God has granted us life and called us to keep it and preserve it with all the earnestness and the sincerity we have, toward God and the beloved ones, whom we consider seriously.
We are called to contend against death in all possible ways, until we witness that God is alive, and that God’s will is that we live until the time of our departure to God comes. Then, we would recommend our soul to God with contentment, because of our knowledge that God is in control of the world and wants to save us from suffering. The Creator responds to contentment with compassion, since compassion is the only entrance to the Kingdom. There we would meet those whom God has liberated from the oppression of this world and has filled their hearts with divine mercy, and this is the full joy.
If this is the condition of our relationship with God, then, there is no room for wailing. This is so, since our wailing would mean inherently that we opt for the dead person to remain in life, while the truth is that we feel sorry about human love and consolation, i.e., we opt for an unveiled face, rather than a face covered from our sight by compassion.
Natural grieves continue to exist and the Lord does not reject them, and Jesus Himself cried for His friend Lazarus. What is important is that we do not cut our relations with anyone and that we continue the service and we perform the benefactions and the holy recitations until wholeness descends upon us. Wholeness is our connectedness with the one taken from us to the abode of the saints and we truly hope for his/her salvation and the final liberation from the burden of this world. The union between those, whom God has received, and us is peace [that is possible through the bond of wholeness.].
Further, we inherit the virtues of those who have departed us, in the sense that we might perceive those values today, while they were concealed from us [earlier]. Thus, we might be sanctified through the dead ones. There is the remembrance of the virtues that we perform in the worship services.
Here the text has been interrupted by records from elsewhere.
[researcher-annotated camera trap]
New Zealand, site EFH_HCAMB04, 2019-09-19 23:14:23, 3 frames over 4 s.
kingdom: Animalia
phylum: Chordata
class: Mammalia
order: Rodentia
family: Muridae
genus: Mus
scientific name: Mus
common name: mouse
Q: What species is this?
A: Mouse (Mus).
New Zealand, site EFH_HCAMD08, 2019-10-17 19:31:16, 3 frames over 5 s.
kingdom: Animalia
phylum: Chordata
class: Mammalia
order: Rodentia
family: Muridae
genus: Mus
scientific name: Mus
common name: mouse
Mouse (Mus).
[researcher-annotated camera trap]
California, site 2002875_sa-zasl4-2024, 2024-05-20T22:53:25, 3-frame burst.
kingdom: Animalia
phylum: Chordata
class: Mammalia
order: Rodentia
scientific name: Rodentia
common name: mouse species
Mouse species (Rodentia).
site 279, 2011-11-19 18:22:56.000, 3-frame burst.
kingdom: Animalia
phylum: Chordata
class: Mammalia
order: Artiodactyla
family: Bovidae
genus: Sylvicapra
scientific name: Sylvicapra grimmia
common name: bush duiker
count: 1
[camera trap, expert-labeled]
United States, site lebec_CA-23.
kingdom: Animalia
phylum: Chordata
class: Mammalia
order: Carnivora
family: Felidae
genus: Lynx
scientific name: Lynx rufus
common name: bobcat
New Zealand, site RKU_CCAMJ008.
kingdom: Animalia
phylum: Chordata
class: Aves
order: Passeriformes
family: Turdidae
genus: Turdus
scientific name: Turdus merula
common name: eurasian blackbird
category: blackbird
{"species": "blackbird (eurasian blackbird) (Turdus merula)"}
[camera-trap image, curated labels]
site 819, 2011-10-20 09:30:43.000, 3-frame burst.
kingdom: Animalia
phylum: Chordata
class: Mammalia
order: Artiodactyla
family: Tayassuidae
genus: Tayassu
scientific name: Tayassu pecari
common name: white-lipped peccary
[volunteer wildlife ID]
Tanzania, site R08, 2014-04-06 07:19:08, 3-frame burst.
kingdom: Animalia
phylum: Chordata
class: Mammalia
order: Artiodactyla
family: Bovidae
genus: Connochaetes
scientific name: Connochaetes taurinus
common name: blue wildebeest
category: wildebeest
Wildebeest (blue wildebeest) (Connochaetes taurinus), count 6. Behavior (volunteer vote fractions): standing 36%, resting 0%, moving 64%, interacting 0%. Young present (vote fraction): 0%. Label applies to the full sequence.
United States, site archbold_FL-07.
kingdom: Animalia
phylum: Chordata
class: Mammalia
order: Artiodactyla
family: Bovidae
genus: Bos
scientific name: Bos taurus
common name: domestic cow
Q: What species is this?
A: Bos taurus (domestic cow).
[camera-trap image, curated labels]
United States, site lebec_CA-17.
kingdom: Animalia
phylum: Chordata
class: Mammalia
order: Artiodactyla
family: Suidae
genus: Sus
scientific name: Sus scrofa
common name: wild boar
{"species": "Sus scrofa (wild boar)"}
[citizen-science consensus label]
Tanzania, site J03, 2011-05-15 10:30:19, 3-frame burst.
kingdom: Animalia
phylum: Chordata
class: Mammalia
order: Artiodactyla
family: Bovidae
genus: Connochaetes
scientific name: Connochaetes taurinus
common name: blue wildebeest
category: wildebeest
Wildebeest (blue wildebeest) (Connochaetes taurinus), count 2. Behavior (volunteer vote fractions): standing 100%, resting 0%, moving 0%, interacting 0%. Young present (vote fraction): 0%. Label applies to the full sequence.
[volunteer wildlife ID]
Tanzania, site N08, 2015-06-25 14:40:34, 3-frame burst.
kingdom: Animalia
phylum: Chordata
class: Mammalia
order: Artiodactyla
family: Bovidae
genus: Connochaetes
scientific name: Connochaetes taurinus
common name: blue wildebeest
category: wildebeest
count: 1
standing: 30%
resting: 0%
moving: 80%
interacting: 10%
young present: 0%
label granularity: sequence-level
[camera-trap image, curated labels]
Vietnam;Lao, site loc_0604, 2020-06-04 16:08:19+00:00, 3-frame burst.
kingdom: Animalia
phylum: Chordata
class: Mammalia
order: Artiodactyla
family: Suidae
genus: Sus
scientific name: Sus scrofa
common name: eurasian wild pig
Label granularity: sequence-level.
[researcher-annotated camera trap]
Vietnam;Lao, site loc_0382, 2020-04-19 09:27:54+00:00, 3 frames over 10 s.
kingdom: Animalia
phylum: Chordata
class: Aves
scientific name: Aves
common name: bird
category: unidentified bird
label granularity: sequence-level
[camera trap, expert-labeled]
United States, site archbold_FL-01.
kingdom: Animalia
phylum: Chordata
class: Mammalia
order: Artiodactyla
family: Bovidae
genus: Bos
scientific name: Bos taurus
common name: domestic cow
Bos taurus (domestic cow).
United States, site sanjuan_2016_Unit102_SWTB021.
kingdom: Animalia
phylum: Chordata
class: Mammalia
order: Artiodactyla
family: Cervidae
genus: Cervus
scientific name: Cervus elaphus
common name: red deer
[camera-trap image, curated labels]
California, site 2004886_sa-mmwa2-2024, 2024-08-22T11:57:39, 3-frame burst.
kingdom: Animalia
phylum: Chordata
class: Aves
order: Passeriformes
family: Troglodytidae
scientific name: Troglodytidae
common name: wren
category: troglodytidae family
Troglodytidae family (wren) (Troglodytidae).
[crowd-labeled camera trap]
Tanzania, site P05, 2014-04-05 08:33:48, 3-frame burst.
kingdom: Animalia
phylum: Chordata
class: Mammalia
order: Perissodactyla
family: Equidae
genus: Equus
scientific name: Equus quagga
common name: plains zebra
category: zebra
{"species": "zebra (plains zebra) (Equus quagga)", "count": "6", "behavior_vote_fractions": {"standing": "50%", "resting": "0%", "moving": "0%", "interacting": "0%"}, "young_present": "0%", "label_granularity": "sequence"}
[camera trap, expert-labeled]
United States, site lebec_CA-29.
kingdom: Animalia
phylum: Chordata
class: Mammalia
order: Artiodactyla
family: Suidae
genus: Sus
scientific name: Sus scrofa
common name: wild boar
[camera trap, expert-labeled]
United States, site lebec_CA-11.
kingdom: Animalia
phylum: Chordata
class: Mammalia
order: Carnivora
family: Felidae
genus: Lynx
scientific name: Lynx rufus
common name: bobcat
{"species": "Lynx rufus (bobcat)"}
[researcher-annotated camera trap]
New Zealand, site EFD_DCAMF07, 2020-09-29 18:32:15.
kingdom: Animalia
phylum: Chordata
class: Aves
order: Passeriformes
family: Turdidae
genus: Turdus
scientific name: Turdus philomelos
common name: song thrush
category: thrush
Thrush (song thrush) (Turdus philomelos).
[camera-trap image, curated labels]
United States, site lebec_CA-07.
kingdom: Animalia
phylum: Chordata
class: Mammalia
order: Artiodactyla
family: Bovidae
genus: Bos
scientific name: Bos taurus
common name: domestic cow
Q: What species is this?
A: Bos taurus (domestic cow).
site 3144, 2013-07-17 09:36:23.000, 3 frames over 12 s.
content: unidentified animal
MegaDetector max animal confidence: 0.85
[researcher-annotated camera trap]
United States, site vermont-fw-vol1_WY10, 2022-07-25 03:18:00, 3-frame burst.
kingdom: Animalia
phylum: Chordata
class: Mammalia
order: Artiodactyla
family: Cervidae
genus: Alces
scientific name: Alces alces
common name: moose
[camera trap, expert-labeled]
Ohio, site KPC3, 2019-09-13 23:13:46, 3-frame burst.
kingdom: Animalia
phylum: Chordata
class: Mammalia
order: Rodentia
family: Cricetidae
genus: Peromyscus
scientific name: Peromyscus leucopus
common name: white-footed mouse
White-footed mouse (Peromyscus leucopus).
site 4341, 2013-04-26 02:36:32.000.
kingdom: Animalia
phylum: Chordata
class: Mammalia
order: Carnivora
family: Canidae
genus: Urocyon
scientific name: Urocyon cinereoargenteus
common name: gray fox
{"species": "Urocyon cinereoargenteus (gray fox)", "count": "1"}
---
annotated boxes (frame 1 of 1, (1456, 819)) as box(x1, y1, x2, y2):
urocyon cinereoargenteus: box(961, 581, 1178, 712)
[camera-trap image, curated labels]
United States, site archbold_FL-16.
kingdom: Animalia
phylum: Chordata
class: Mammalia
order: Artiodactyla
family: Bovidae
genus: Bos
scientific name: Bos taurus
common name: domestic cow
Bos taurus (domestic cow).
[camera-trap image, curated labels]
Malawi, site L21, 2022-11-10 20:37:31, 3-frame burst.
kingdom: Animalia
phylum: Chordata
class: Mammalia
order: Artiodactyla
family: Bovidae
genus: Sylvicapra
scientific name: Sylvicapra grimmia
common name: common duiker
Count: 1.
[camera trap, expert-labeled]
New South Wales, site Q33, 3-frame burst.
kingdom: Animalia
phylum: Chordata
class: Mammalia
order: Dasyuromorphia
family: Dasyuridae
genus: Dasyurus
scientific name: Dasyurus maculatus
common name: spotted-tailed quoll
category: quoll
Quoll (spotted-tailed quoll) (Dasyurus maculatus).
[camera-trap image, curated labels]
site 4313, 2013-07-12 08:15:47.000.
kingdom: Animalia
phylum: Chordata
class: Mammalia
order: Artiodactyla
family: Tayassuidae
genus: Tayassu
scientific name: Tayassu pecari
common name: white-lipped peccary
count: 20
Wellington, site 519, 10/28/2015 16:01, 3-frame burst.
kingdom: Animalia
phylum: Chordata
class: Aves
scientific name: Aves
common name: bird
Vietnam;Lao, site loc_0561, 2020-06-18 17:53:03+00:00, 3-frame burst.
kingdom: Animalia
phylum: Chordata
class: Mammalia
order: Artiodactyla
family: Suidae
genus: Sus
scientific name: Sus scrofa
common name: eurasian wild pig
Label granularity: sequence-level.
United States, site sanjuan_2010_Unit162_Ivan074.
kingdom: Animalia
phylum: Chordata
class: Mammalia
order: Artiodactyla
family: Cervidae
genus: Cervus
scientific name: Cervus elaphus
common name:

And in these services of remembrance communication takes place, until God brings us together on the Last Day.
Hence, we do not live this remembrance with irritability, but with prayer and imitation of the virtues of those whom God has concealed from the sights. You do not live with those asleep in the Lord unless with the one wholeness, which God has bestowed upon them and us. In this sense, they have not been separated [from us].
Furthermore, there is the cultural aspect, which makes you the inheritor of writers, intellectuals and scientists, whose legacy provides you with whatever they have achieved through their research, poetry, literature and the different sorts of art. From this perspective, you could say that Al-Mutanabbi, Shakespeare, Dostoevsky, Beethoven and others have not die. Their [own] articulation is present in the Kingdom and the extension of their articulation on earth.
Once, as I was walking with a great friend, who was knowledgeable in music, and he asked me, what remains from the Ninth Symphony? I said, the timbre vanishes, but the essence remains.
These are different features of receiving [God], the Lord, in the world beneath, with the hope of meeting God in heaven. This makes [the acceptance of] death easier and enhances your contiguousness to the dear Lord. And if your soul has become a bride of God, then your soul and the Spirit would say, Come. At that time, the kingdom of death vanishes within you.